R afaqat Hayat’s second novel, spanning 670 pages, in a dusty, gritty realism-laced, somewhat ornate Urdu, borrows its title from a Sindhi word, loosely meaning ‘wanderer’ or ‘vagabond.’ After having finished the tome, one feels that neither word captures the spirit of the novel, not even the chosen Sindhi word fits the life of the protagonist, Qadir, which the reader follows from early childhood to young adult when he commits a murder. Although we see him a lot walking the narrow lanes, he always has a roof over his head.

On the one hand, this is a story of a son, the only child; of his very violent and oppressive father; and equally affectionate yet spineless mother, both equally illiterate. This denies the boy his dream of continuing his education beyond tenth grade. On the other, it could be read as a blueprint, barring a few affluent neighbourhoods, of the entire country that has failed to enter the modern age where law and order guarantee personal rights and agency.

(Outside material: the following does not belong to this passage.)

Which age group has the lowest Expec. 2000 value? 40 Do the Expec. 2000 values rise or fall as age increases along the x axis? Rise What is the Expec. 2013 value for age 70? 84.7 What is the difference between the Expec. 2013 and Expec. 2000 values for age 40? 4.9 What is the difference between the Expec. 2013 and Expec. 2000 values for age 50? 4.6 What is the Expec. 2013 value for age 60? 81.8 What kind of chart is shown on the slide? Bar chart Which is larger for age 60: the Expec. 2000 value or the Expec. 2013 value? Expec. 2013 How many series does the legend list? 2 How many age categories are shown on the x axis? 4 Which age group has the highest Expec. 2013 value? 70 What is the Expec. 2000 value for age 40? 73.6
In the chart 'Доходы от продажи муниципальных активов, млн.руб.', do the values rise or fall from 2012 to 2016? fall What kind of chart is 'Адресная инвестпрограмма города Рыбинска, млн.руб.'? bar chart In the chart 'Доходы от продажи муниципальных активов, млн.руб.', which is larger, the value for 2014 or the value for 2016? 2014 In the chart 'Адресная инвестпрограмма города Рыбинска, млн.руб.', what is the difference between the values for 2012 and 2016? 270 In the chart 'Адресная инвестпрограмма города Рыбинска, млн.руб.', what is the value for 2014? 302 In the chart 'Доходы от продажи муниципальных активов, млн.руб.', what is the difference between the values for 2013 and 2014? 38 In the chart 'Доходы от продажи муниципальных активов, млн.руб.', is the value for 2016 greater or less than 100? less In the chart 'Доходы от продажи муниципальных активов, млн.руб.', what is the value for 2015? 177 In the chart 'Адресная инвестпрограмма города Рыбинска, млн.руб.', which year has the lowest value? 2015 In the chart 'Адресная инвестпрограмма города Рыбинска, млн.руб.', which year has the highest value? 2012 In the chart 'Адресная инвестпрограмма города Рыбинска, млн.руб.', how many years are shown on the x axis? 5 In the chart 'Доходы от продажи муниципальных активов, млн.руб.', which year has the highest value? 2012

The novel is set in a small, very conservative town in the interior Sindh. The generally oppressive nature and, if one may say so, backwardness, of such places was very effectively explored by Hayat in his earlier work. In some ways, seems like a full-fledged thesis based on his earlier anthropological essay.

There is nothing wrong with that. Many major fiction writers have probed a particular landscape novel after novel, trying to touch the essence of a place and time inhabited by the people close.